There’s been plenty of narrative of late spouting the need for brands to hurriedly move towards providing a frictionless customer experience. With headlines such as “Friction is costing Australian businesses $29b per year” (Boston Consulting Group, 2018) and statements such as “Customer experience is crucial in today’s age of instant gratification.
People expect a seamless experience from discovering a product or service, right through to flawless delivery, timely customer service and personalised follow up”, (Marco Corsi, Facebook), one might assume that the path to commercial glory is through the removal of all friction along the consumer journey. And you’d be right. Sort of. Or maybe not.
There’s no doubt that consumers are generally a miserable bunch. We want everything, available instantly at the end of our fingertips (thank you mobile e-commerce), and we want it as cheaply as possible please. Essentially, we want what we want, when we want it.
And thanks to the behemoths like Amazon and Apple Pay, we’d like it all with as little effort as possible – one click and we’re done, any more than that and we’re huffing and puffing like the Big Bad Wolf.
There are so many examples where a “frictionless” approach has garnered real disruption to categories, making our lives easier and therefore better (?):
· Uber & Lyft of course, not just for shaking up the transport category, but creating expectation transfer across categories, with consumers now demanding one touch fulfillment for everything
· Starbucks mobile app – setting a new expectation of being able to pay, order and skip the queue all from your mobile
· Playable ads – allowing us to be inspired, motivated and fulfil our entire consumer journey within ads, without leaving the comfort of our beloved content
· Apple Pay – we don’t even need to carry wallets or remember PINS as we can purchase via facial recognition technology
· Amazon Prime – one-click and predictive buying, removing all need to make routine purchase decisions.

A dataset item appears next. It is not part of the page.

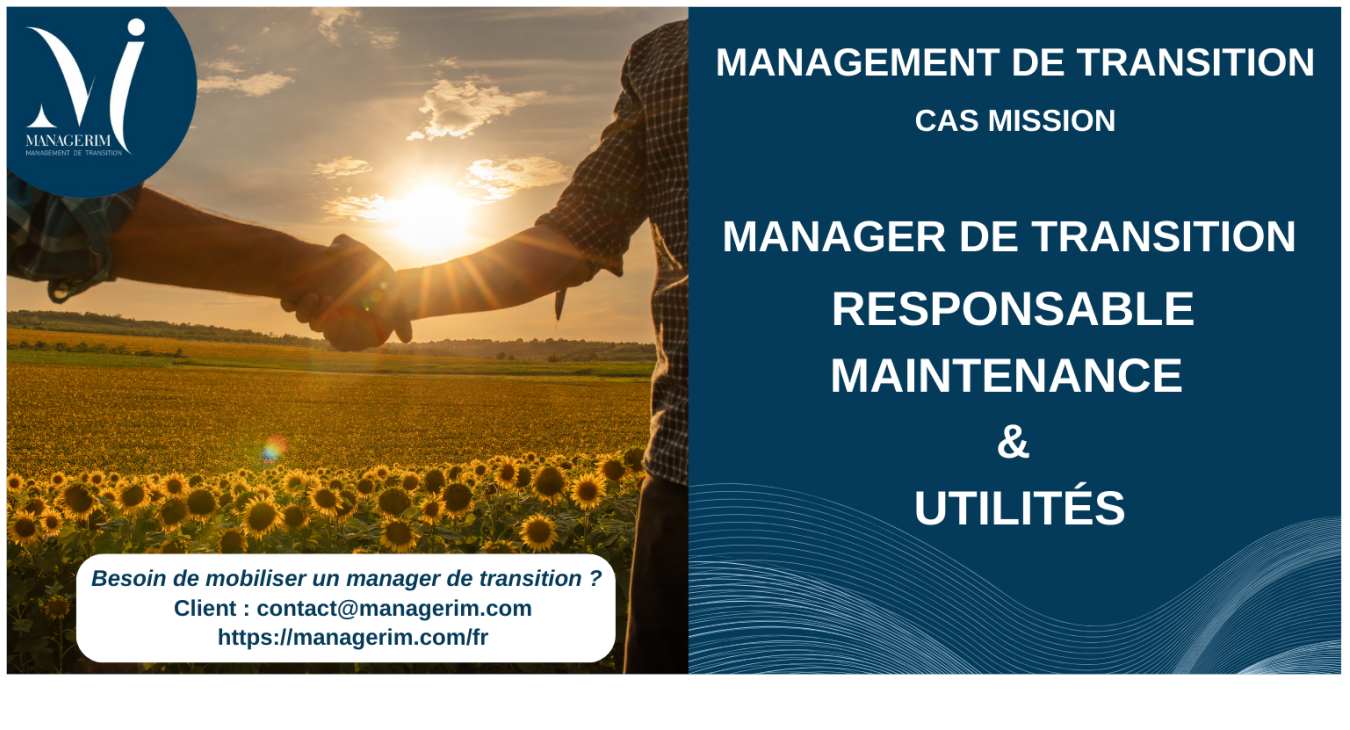 Manager de Transition Responsable Maintenance et Utilités Coopérative Agricole MANAGERIM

But in an age where the white labels from retail giants are gaining power, is a frictionless experience really the best thing for brands to employ? Because after all, without effort there is limited experience and there is no value.
Friction in and of itself, is neither “good” nor “bad”. Nor is a “frictionless” experience, the catch-all ideal outcome for brands these days. In fact, if the experience is as important as the goods or services a business provides its customers, what does “experience” mean.

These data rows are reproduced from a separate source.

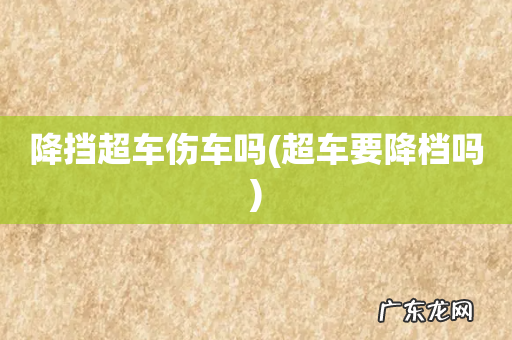 超车要降档吗 降挡超车伤车吗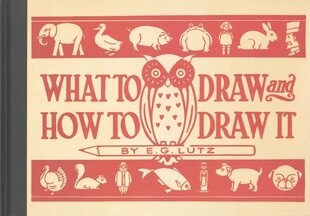 What to Draw and How to Draw It цена и информация | Книги о питании и здоровом образе жизни | 220.lv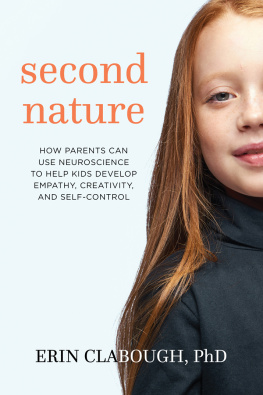 Erin Clabough - Second Nature: How Parents Can Use Neuroscience to Help Kids Develop Empathy, Creativity, and Self-Control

Friction itself can give a sense of ownership and investment, something which Betty Crocker understood back in the 1960s when they added extra steps to their cake mix recipe, giving people a more satisfying experience.
Ikea has mastered this idea requiring self-assembly, and therefore time investment increasing products perceived value.

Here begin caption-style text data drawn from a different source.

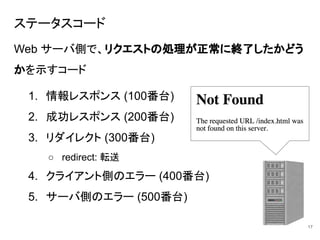 ステータスコード
Web サーバ側で、リクエストの処理が正常に終了したかどう
かを示すコード
1. 情報レスポンス (100番台)
2. 成功レスポンス (200番台)
3. リダイレクト (300番台)
○ redirect: 転送
4. クライアント側のエラー (400番台)
5. サーバ側のエラー (500番台)
17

Netflix has created friction by adding a step via a sign out box, to stop people logging out, because they know that logging back in is so painful. All great examples of businesses adding in friction to deliver a better customer experience.
Advertising in its best form in fact creates an emotional reaction, that is, a form of friction. By creating an emotional connection of sorts (happy, sad, surprised, disgusted, etc.), it enables a brand to cut-through and grab attention in an increasingly cluttered and fragmented landscape.
Jon Wilkins from Accenture states “friction is a critical ingredient in the building of emotions, and significant drivers of mental availability and recall”.
This attention primes consumers to notice brand differentiation and leads to motivation to purchase. Ironically, even Amazon’s Jeff Bezos says “Advertising needs to be a gateway to empowering experiences”.
Is this categorisation of good vs bad dependent on where you are on the consumer journey and what the pay-off is? In the Discovery phase, it’s fine to slow us down so that we can consider our options and make decisions more carefully, but once we’ve made a decision get out of the way – make it as quick and easy as possible.
Media can help with this blend of friction & frictionless to add to the consumer experience, by utilising data to predictively seed suggestions for future behaviour and purchases, with communications that have impact and create an emotional response at precise moments along the journey when they will resonate the most.
Local examples such as Snickers Hungerithm, McDonald’s Monopoly and Foxtel’s Monty all showcase this marriage of friction & frictionless delivering strong growth in both sales and brand preference. Globally, Burger King’s latest work with Whopper Detour created so much friction and confusion for customers, they won awards for it!
In the era of the never-ending pursuit of convenience for the generation of instant gratification, the question becomes less about “what’s possible” to “what’s valuable”. Friction in a frictionless future is not in fact a hinderance but an opportunity, but we must use it wisely and purposely with the consumer experience in mind at all times.